Das nifbe setzt daher auf eine landesweite Vernetzung und Verzahnung: „Um die ersten Jahre eines Kindes möglichst optimal zu gestalten, müssen alle Beteiligten an einem Strang ziehen und der Transfer aus der Forschung in die Praxis wie auch umgekehrt sicher gestellt werden“, so Prof. Dr. Renate Zimmer, Institutsleiterin des nifbe.

 

Einladung zur Beteiligung

Dafür nehmen jetzt in Emden, Hannover, Hildesheim, Lüneburg und Osnabrück fünf regionale nifbe-Zentren mit den dort angestellten Netzwerk-ManagerInnen ihre Arbeit auf. Zeitgleich wird am 26. Februar 2008 der offizielle Startschuss für die Vernetzung vor Ort gegeben. Alle relevanten Akteure aus der frühkindlichen Bildung und Entwicklung sind eingeladen, in den interdisziplinären Austausch zu kommen sowie gemeinsame Strategien und Arbeitsschwerpunkte für die Zukunft festzulegen.

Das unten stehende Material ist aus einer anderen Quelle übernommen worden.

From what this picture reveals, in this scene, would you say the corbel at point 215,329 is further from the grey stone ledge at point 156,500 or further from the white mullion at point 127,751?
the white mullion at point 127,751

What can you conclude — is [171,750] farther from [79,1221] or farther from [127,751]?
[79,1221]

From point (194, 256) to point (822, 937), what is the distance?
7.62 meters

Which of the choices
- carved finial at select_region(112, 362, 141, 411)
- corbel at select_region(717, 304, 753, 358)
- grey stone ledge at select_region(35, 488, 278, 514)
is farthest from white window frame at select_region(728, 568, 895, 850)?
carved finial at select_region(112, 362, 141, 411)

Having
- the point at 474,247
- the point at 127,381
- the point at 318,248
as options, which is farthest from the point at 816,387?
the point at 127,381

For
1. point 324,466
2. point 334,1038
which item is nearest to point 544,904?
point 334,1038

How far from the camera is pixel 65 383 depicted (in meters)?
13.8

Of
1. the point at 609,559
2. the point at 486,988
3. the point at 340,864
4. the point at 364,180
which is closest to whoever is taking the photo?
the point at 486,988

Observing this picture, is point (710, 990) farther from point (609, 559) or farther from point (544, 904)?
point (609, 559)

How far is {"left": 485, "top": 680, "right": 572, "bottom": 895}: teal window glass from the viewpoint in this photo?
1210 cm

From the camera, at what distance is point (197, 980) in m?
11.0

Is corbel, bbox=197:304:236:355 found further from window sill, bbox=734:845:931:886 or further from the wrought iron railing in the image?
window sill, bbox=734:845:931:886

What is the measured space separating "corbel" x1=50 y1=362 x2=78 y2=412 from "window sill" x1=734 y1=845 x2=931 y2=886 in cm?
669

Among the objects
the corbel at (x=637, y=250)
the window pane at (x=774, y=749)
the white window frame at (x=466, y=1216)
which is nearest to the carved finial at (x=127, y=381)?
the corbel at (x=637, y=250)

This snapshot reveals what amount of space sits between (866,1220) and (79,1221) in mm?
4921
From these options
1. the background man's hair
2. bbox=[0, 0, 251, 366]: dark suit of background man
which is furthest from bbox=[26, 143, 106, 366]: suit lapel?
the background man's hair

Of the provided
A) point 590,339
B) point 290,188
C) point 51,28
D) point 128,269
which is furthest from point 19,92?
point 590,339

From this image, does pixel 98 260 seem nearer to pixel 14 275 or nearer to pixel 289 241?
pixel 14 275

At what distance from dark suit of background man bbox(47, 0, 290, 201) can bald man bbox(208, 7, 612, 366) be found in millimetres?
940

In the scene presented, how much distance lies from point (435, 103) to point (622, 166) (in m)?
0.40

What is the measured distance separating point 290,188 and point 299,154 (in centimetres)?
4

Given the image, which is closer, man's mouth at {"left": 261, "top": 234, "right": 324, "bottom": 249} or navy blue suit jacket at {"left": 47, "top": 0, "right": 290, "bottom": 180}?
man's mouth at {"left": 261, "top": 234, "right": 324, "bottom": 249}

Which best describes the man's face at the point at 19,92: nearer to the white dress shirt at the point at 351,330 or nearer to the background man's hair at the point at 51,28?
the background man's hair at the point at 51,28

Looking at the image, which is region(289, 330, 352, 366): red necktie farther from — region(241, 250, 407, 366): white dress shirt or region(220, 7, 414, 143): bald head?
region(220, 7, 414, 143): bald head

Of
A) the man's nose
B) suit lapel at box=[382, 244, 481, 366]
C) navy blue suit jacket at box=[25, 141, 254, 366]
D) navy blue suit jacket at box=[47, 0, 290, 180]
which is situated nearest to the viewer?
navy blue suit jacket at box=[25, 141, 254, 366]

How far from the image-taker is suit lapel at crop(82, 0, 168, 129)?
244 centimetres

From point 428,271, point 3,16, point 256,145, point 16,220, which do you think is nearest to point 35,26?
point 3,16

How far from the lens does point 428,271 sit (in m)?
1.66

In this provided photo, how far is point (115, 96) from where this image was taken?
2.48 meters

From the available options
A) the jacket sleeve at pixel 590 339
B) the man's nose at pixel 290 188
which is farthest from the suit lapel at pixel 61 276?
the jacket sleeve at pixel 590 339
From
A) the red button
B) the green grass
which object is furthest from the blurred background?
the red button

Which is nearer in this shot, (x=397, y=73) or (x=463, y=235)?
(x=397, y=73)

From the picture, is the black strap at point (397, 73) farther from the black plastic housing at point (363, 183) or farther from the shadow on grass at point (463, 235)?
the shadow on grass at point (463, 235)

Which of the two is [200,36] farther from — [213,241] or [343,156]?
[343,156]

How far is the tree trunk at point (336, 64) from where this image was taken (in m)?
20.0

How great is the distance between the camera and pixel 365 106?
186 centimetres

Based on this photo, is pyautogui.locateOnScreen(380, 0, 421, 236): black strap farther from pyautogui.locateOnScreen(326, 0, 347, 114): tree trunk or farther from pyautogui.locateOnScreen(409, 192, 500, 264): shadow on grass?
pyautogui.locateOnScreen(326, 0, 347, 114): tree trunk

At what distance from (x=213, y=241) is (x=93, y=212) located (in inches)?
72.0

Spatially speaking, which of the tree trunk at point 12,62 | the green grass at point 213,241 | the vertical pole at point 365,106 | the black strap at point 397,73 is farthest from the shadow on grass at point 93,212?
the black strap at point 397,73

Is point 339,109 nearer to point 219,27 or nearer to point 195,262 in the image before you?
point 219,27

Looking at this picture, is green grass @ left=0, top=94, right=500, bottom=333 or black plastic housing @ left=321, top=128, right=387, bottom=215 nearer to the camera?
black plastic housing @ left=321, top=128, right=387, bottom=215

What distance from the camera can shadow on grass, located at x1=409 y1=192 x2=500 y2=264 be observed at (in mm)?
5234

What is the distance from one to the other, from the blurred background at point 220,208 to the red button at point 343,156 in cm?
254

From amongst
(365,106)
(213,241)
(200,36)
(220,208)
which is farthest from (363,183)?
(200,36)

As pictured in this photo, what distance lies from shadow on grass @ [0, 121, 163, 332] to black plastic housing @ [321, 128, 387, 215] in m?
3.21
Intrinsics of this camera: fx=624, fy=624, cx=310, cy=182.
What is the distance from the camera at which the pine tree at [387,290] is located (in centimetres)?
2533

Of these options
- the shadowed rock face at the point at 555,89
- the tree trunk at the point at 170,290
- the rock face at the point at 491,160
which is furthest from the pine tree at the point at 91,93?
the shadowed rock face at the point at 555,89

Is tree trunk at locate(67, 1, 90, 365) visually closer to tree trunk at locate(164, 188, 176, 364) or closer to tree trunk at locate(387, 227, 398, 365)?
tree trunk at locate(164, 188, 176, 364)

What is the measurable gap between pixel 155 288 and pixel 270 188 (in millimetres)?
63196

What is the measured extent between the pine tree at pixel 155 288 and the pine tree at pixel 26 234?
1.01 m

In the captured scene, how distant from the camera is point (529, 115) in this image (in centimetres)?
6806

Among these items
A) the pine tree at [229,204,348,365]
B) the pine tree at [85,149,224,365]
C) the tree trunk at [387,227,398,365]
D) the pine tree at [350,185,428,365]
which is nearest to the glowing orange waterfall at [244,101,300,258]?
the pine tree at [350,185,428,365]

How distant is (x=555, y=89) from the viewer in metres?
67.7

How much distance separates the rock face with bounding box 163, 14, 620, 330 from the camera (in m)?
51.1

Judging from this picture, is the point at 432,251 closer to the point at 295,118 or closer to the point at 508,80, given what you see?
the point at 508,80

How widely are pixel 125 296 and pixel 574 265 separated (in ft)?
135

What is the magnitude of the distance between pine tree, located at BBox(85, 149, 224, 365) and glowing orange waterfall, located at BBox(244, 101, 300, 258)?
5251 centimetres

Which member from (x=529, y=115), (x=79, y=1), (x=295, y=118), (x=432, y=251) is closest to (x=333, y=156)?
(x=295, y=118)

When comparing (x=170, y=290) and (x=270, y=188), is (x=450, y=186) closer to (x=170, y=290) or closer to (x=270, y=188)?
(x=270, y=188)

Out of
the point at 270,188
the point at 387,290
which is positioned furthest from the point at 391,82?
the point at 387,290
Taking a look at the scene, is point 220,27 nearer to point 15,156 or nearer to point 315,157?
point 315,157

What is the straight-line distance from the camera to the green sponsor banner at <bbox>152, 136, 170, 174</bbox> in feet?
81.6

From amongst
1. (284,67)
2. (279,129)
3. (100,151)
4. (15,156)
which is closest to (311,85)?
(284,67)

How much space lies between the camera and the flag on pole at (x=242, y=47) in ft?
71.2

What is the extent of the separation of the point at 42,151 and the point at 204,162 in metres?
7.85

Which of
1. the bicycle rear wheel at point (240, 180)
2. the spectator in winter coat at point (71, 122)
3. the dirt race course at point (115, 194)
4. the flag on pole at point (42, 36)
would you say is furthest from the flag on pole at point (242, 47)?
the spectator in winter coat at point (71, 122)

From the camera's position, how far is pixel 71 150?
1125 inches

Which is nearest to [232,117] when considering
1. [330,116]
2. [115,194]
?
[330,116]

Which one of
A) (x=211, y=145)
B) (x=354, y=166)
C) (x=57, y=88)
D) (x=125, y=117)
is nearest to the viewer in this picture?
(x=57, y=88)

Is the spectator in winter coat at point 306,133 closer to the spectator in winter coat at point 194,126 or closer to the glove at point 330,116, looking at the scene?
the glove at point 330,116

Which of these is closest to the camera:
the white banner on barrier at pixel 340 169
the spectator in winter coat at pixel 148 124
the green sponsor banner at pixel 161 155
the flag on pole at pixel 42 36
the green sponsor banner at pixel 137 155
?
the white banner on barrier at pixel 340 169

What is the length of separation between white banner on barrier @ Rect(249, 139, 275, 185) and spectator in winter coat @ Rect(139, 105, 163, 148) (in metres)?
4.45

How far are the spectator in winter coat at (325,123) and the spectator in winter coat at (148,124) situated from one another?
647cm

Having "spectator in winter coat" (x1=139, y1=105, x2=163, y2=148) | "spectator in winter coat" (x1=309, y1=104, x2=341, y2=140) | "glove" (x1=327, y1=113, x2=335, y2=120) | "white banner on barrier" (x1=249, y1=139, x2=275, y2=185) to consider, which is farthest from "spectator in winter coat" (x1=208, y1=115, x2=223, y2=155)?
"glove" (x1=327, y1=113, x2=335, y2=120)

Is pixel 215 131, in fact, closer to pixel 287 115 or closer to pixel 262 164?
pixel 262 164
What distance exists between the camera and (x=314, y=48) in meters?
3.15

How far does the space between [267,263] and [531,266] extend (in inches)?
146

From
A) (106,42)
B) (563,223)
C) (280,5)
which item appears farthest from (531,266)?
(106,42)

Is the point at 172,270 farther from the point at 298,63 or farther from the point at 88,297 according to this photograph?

Querschnittsaufgaben in den regionalen Netzwerken sollen die Aus- und Weiterbildung des pädagogischen Fachpersonals, die modellhafte Entwicklung frühpädagogischer Konzepte und vor allen Dingen auch die Elternbildung sein. „Wir brauchen eine enge Bildungspartnerschaft zwischen den Eltern und den Erzieherinnen in Kindergärten und auch den Lehrern in Grundschulen“, hebt Zimmer hervor.

Aus den regionalen Netzwerken sollen darüber hinaus Transfer- und Kooperationsprojekte entwickelt werden, für die im Rahmen des nifbe 1,2 Millionen Euro zur Verfügung stehen. Im Fokus steht hier die modellhafte Umsetzung von wissenschaftlichen Erkenntnissen und innovativen Verfahren in die Aus- und Weiterbildung sowie in den Alltag von Kindergärten.